:: Given text ::
SSI, CGI and PERL, Oh My!

Will the wonders of the world wide web ever cease? There are a lot of things about web technology that just don't make a lot of sense. A lot of unixisms show through like a bad one-coat paint job. (And not everything about unix "makes sense" either. It's just the way things are done. After all, the internet is a unix legacy.) What many people seem to love about the web is the way all these different technologies can work together to achieve results. My pet peeve is the way they don't work together. Or worse still don't work the same in every implementation, forcing programmers like myself into corners or making us resort to horrible hacks as work-arounds.

My latest saga starts some time ago when I let the beast called server side includes (or SSI to obfuscate) out of its cage. SSI seems like a reasonable solution to certain kinds of problems. For example, I have a menu that I want to appear on several web pages, but if I change the menu, I don't want to have to go to every web page where it appears and make the same change. There is too much room for error and a lot of wasted time. Enter SSI. I can put the html (obfuscated from hypertext markup language) text for the menu into one file and include it in several web pages. All that has to be done is to tell the web server to pre-process the web page before serving. Doesn't sound like a problem.

Well you have to distinguish the pages that need pre-processing somehow. Maybe change their extension from html to shtml or maybe set the file's execute bit - I dunno, you pick. And what's this? For some reason when I turn on SSI my JPEG files start showing up as text, but my jpeg files don't. ?? Now once SSI is going you notice that aside from just including one html file into another, you can call little programs with SSI to generate html and include it. These generators lead to something called dynamic html (or dhtml to obfuscate). If you are using Apache then there are two different ways to run these little programs both of which don't work equally well. (Just like there were two ways to include a file with some subtle difference. Why is that keyword "virtual" anyway?)
:::
* **What to do**
Repeat word for word the passage in the piece about server side includes, from "My latest saga" to "like a problem.".
:: Provided data ::
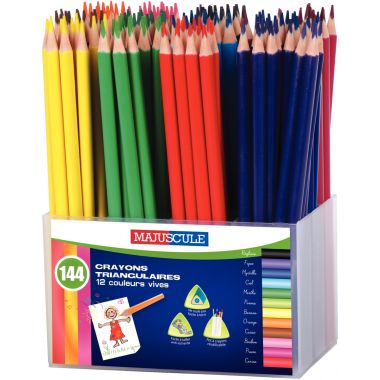 Classpack de 144 crayons de couleur Majuscule triangulaires assortis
:::
* **Written solution**
My latest saga starts some time ago when I let the beast called server side includes (or SSI to obfuscate) out of its cage. SSI seems like a reasonable solution to certain kinds of problems. For example, I have a menu that I want to appear on several web pages, but if I change the menu, I don't want to have to go to every web page where it appears and make the same change. There is too much room for error and a lot of wasted time. Enter SSI. I can put the html (obfuscated from hypertext markup language) text for the menu into one file and include it in several web pages. All that has to be done is to tell the web server to pre-process the web page before serving. Doesn't sound like a problem.